One of the consistent things I’ve found inspirational is knowledge. I really enjoy hearing people talk about the stuff they know about both classical music and exercising. I love reading about it too. This has also become something that’s true of my reading. I love reading more because there’s so much to read, but because I’m continuously motivated by the people who’ve read more – who write and share the stuff they’ve read. I’m inspired, to say the least. All of this has led to this realization that there’s an endless, boundless amount of any activity you could be doing.
That has me a little worried.
Specifically because one of the things I’ve observed about these individuals who talk/share their experience with any activity is that they’re all “qualified”, so to speak. People who write academically about books; or who review books professionally – they all seem to come from a position of authority/specialization because they’ve devoted their time to that craft. This is true of exercising and of music too – all those commentators who commentate on what music represents, and coach on how to run better, none of them are amateurs or hobbyists. What I found a little more worrying is the kind of nuanced specialisms there are. Let’s take books as an example: there are these people who write only about Science Fiction. But then it goes one level deeper: they write exclusively about African Science Fiction, or Chinese Science Fiction. That’s all they seem to read & comment on.
Last evening I was wondering whether hobbyists are demotivated from picking things up because of how endless hobbies seem; or owing to the kind of specialists there are in a field. Then I got around to thinking about whether I want to reach that kind of specialization: given that I enjoy listening/consuming media commentaries thrown to me by these specialists (irrespective of whether I agree/disagree with their outcomes).
For a while I lingered on my answer being yes: I’d like to exhibit some sort of preference, or niche, in every hobby I take up.

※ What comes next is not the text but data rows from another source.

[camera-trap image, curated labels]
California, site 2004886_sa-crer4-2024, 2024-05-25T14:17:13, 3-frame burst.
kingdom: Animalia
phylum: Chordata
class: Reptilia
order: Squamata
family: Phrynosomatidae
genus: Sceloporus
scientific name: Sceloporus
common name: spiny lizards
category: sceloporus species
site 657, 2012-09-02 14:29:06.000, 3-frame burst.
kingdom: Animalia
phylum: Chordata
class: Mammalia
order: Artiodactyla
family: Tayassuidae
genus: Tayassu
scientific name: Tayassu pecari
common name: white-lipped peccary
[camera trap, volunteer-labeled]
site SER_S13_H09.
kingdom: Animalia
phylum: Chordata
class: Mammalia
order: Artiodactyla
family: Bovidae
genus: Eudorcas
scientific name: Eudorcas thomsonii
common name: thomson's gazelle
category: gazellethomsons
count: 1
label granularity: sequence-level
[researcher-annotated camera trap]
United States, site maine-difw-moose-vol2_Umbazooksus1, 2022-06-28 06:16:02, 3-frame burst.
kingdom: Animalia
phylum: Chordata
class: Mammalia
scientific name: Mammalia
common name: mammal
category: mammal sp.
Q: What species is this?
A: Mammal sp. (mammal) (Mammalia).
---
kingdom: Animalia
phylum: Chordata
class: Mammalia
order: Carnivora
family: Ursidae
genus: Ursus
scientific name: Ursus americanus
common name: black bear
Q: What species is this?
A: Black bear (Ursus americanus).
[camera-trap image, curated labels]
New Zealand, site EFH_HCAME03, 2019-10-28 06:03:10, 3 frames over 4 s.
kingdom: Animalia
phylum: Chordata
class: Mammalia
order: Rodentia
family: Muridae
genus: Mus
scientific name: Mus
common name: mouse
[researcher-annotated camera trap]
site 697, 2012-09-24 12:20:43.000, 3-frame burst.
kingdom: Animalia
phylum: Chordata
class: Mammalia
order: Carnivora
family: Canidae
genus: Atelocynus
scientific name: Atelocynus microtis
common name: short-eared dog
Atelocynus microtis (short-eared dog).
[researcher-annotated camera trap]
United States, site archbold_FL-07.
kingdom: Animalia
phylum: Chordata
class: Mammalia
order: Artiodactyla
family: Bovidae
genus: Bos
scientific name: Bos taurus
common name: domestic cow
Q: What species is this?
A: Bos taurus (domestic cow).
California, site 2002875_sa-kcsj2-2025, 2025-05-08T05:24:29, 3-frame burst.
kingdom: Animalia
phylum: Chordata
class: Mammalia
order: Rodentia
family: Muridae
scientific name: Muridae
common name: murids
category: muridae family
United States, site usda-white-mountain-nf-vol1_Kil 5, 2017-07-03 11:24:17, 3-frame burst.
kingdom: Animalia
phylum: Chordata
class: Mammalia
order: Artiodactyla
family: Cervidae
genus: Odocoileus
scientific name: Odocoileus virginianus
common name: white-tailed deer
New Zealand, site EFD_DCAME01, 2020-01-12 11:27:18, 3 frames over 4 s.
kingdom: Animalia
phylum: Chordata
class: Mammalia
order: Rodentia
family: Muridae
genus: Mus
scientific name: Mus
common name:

I look at my consumption of the piano at the moment: I’m loving every moment of it, but I’m playing for an hour, reading music theory for a couple of hours, and listening/reading about classical music for a while each day. It’s extremely immersive – but it’s also super general; there’s no specialism there at all. For me to develop a preference for an era in classical music, for example – I’d have to first find an era I like, and then begin to consume that era’s music with a particular obsession. Being a specialist requires some form of obsession or the other. I could be wrong, but you need to be dedicated, you need to truly love the art form you’re calling yourself a specialist in.
For me: in a lot of ways, that felt, well, counterintuitive to what the idea of a hobby is. I don’t want to be too serious about it; I just want to enjoy it. I want to enjoy the generality, the gaining of knowledge and experience in the hobby. I’d like to remain at ease, without pressure of any kind in any of my hobbies. I’d like to be a generalist, I guess. Even in my reading, I don’t feel like I’d like to be walled within having preferences for genres. In exercising, I don’t want to restrict myself to a particular kind of activity.
That doesn’t mean I don’t want to take my hobbies seriously. I still want to immerse myself in them as much as I can.
At the end of this very, very elaborate thinkpost, I have but one conclusion. This thinking was pointless. Like most things, figuring out how I want to enjoy something or what it brings me, or how I’d like to interact with it means I need to do – not think.
Analysis is sometimes useless.
I did, however, get a blog post out of it. It’s a brainfart of a blog post, but it is a blog post all the same.